Share your dilemmas and get honest opinions from other Mumsnetters.

Your tips on homemade food

29 replies

labamba18 · 13/12/2025 00:05

Inspired by another thread where people said they loved to make meals and even bread and snacks from scratch - how do you find the time? My husband and I work full
time and have pretty on the go lives but I’d love to make more from scratch. I’m not the best cook but have committed in the past 2 years to learning more. I’d love to know if you make the majority from scratch how you do it! (Sorry for hijacking aibu)

OP posts:
SantiagoShaming · 13/12/2025 05:34

I work a 45-50 hour week and cook from scratch every day. I don’t batch cook because I don’t much enjoy reheated food but I do peel/chop veg for the next day and store them in the fridge so I only have to do that work three times a week.

For me, it’s just about being organized. I do my grocery shop on a Friday (my WFH day) and have a whiteboard on the fridge with the week’s meals for us, both lunch and dinner. Then I put the right number of chicken breasts/steaks/chops etc in boxes in the freezer when I put the shopping away and take meat out to defrost in the fridge the night before.

During the week, I don’t get in till about 6:30/7, so I make easy things that take 30 minutes at the most to make, like pasta, risotto, stir fry, fajitas etc. At the weekend we have things that take more time like stew, curry, lasagne, bolognese, short ribs or any baking when I have the time to do it.

It’s mostly just prioritization, being organized and, if you’re not the most confident cook yet, having 10 or so dishes you can do with minimal thought.

PermanentTemporary · 13/12/2025 06:10

I had an early rising baby who was pretty happy as long as he had company. In the grey face- sagging hours between 5am and 8am I used to prep dinner because what else was I going to do? Even putting off going to the playground til 8, there was never anyone else there (no idea what the other early babies do).

However rushed I was, giving the onions a full ten minutes to soften is always worth it. There’s usually other prep tasks you can do in the time.

Fish in the microwave works brilliantly - salmon fillet is about 2.5 minutes IIRC.

There’s a lot of ‘real’ recipes that are genuinely quick. Pasta carbonara is the classic. Takes as long as the pasta cooking, tbh cooking the green veg is the slowest part. I like pasta puttanesca too.
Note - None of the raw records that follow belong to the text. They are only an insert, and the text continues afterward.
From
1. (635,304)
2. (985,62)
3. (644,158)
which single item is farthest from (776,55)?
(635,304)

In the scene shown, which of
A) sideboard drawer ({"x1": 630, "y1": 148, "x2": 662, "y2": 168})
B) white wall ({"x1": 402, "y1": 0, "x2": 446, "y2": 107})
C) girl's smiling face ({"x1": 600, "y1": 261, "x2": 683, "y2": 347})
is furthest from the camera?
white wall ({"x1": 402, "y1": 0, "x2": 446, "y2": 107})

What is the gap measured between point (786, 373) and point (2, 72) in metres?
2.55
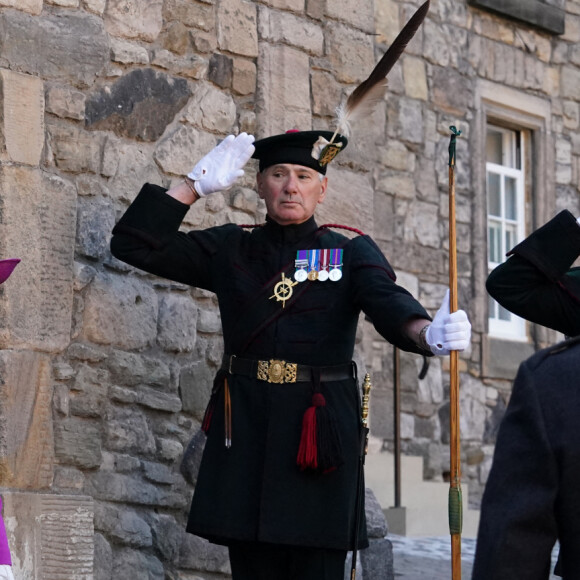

fufulina · 13/12/2025 06:14

When you try a recipe for the first time it will feel harder because you don’t know it, yet. But the ones you like gradually become second nature and you can shop for and cook from memory. That lessens the load. But - it takes time to build the mental repertoire.

alphabetti · 13/12/2025 07:59

Make large amount and then portion up. So once a month i make soup then freeze portions. Bolognaise sauce, taco mince filling, macaroni cheese etc then can just defrost. Makes life as a working single mum so much easier.

I buy things like frozen chips, frozen battered fish, nuggets etc so do have quick and simple things to pull out and air fry. Eggs always good to have too quick easy and filling.